Prompt
Copy out every one of the items below word for word, keeping each line unchanged.

******

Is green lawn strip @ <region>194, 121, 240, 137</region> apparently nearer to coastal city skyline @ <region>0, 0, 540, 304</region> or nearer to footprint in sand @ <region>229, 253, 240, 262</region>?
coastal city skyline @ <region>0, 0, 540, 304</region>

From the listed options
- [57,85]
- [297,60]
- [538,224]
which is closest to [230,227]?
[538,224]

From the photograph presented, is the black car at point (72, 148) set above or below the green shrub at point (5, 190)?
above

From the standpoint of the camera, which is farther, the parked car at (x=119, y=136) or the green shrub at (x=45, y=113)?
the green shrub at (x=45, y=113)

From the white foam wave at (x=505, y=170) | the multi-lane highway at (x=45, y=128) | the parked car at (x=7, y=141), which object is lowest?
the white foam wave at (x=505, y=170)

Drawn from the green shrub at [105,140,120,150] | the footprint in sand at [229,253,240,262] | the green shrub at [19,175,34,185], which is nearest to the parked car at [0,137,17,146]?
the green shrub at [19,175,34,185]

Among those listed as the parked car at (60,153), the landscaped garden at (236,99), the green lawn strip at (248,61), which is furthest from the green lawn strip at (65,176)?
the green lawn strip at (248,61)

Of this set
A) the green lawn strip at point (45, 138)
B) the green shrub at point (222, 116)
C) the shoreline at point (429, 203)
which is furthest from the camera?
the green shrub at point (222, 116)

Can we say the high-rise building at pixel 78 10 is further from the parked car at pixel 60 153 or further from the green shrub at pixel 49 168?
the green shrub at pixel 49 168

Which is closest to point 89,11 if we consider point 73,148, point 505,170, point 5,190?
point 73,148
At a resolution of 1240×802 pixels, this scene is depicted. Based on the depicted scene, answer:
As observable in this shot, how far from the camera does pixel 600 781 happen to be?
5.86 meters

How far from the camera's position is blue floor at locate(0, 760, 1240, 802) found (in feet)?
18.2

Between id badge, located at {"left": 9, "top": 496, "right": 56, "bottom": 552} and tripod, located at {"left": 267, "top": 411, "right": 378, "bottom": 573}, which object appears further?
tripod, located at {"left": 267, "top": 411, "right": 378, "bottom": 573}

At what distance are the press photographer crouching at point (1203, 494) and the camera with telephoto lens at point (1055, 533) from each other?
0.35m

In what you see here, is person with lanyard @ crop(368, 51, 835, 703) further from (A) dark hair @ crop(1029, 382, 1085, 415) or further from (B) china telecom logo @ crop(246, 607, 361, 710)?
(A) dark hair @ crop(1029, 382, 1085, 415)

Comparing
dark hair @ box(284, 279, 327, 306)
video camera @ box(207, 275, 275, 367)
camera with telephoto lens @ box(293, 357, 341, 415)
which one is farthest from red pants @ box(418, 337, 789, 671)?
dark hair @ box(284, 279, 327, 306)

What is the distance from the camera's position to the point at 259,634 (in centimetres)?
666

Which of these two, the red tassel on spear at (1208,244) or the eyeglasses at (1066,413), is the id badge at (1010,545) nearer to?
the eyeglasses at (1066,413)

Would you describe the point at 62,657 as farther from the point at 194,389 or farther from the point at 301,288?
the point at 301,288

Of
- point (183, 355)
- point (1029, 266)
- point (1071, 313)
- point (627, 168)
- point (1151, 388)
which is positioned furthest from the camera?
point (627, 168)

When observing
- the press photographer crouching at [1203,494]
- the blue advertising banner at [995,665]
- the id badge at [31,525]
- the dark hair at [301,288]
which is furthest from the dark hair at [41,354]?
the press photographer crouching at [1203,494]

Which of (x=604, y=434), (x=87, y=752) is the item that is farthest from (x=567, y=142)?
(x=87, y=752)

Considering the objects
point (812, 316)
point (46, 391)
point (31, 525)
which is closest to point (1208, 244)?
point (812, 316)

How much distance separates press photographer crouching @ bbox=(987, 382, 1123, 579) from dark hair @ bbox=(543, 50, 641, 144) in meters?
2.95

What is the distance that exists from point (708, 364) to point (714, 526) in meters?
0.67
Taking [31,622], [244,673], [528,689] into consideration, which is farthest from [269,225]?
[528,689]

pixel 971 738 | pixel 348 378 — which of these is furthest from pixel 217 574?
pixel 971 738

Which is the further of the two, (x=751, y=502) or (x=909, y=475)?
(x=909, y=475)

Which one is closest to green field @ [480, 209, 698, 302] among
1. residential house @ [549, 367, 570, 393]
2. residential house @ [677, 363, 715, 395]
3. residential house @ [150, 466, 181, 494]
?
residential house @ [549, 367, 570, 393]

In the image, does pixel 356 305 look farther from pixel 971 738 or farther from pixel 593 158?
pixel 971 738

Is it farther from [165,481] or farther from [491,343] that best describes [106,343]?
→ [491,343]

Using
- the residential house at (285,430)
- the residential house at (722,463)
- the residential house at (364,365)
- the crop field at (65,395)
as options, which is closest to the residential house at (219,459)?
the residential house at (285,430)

******

Task result
Is green lawn strip @ <region>194, 121, 240, 137</region> apparently nearer to coastal city skyline @ <region>0, 0, 540, 304</region> or nearer to footprint in sand @ <region>229, 253, 240, 262</region>?
coastal city skyline @ <region>0, 0, 540, 304</region>

From the listed options
- [57,85]
- [297,60]
- [538,224]
which is closest to [230,227]?
[538,224]

From the photograph presented, is the black car at point (72, 148) set above or below the green shrub at point (5, 190)?
above

From the standpoint of the camera, which is farther, the parked car at (x=119, y=136) or the green shrub at (x=45, y=113)?
the green shrub at (x=45, y=113)

From the white foam wave at (x=505, y=170) | the multi-lane highway at (x=45, y=128) | the parked car at (x=7, y=141), which object is lowest?
the white foam wave at (x=505, y=170)

Drawn from the green shrub at [105,140,120,150] | the footprint in sand at [229,253,240,262] | the green shrub at [19,175,34,185], which is nearest to the parked car at [0,137,17,146]?
the green shrub at [19,175,34,185]

Among those listed as the parked car at (60,153), the landscaped garden at (236,99), the green lawn strip at (248,61), which is furthest from the green lawn strip at (65,176)?
the green lawn strip at (248,61)

Of this set
A) the green lawn strip at point (45, 138)
B) the green shrub at point (222, 116)
C) the shoreline at point (429, 203)
which is furthest from the camera?
the green shrub at point (222, 116)

Can we say the high-rise building at pixel 78 10 is further from the parked car at pixel 60 153 or further from the green shrub at pixel 49 168?
the green shrub at pixel 49 168

Which is closest to point 89,11 if we consider point 73,148, point 505,170, point 5,190?
point 73,148
At a resolution of 1240×802 pixels, this scene is depicted. Based on the depicted scene, answer:
As observable in this shot, how far from the camera does pixel 600 781 happen to be?
5.86 meters

How far from the camera's position is blue floor at locate(0, 760, 1240, 802) found (in feet)?
18.2

Between id badge, located at {"left": 9, "top": 496, "right": 56, "bottom": 552} and tripod, located at {"left": 267, "top": 411, "right": 378, "bottom": 573}, which object appears further?
tripod, located at {"left": 267, "top": 411, "right": 378, "bottom": 573}

At what distance are the press photographer crouching at point (1203, 494) and the camera with telephoto lens at point (1055, 533) from each other?
0.35m

In what you see here, is person with lanyard @ crop(368, 51, 835, 703) further from (A) dark hair @ crop(1029, 382, 1085, 415) or further from (B) china telecom logo @ crop(246, 607, 361, 710)?
(A) dark hair @ crop(1029, 382, 1085, 415)

Comparing
dark hair @ box(284, 279, 327, 306)
video camera @ box(207, 275, 275, 367)
camera with telephoto lens @ box(293, 357, 341, 415)
which one is farthest from red pants @ box(418, 337, 789, 671)?
dark hair @ box(284, 279, 327, 306)

What is the distance from the camera's position to the point at 259,634 (in centimetres)?
666

Which of these two, the red tassel on spear at (1208,244) or the eyeglasses at (1066,413), is the id badge at (1010,545) nearer to?
the eyeglasses at (1066,413)

Would you describe the point at 62,657 as farther from the point at 194,389 or farther from the point at 301,288?
the point at 301,288

Of
- point (183, 355)
- point (1029, 266)
- point (1071, 313)
- point (627, 168)
- point (1151, 388)
which is positioned furthest from the camera?
point (627, 168)

When observing
- the press photographer crouching at [1203,494]
- the blue advertising banner at [995,665]
- the id badge at [31,525]
- the dark hair at [301,288]
which is furthest from the dark hair at [41,354]?
the press photographer crouching at [1203,494]

Which of (x=604, y=434), (x=87, y=752) is the item that is farthest from (x=567, y=142)?
(x=87, y=752)

Considering the objects
point (812, 316)
point (46, 391)
point (31, 525)
which is closest to point (1208, 244)?
point (812, 316)

How much distance separates press photographer crouching @ bbox=(987, 382, 1123, 579) from dark hair @ bbox=(543, 50, 641, 144) in meters?
2.95

What is the distance that exists from point (708, 364) to point (714, 526) in meters?
0.67
Taking [31,622], [244,673], [528,689] into consideration, which is farthest from [269,225]?
[528,689]

pixel 971 738 | pixel 348 378 — which of these is furthest from pixel 217 574?
pixel 971 738

Which is the further of the two, (x=751, y=502) or (x=909, y=475)?
(x=909, y=475)

Which one is closest to green field @ [480, 209, 698, 302] among
1. residential house @ [549, 367, 570, 393]
2. residential house @ [677, 363, 715, 395]
3. residential house @ [150, 466, 181, 494]
?
residential house @ [549, 367, 570, 393]

In the image, does pixel 356 305 look farther from pixel 971 738 or farther from pixel 593 158?
pixel 971 738

Is it farther from [165,481] or farther from [491,343] that best describes [106,343]?
→ [491,343]

Using
- the residential house at (285,430)
- the residential house at (722,463)
- the residential house at (364,365)
- the crop field at (65,395)
as options, which is closest to the residential house at (219,459)?
the residential house at (285,430)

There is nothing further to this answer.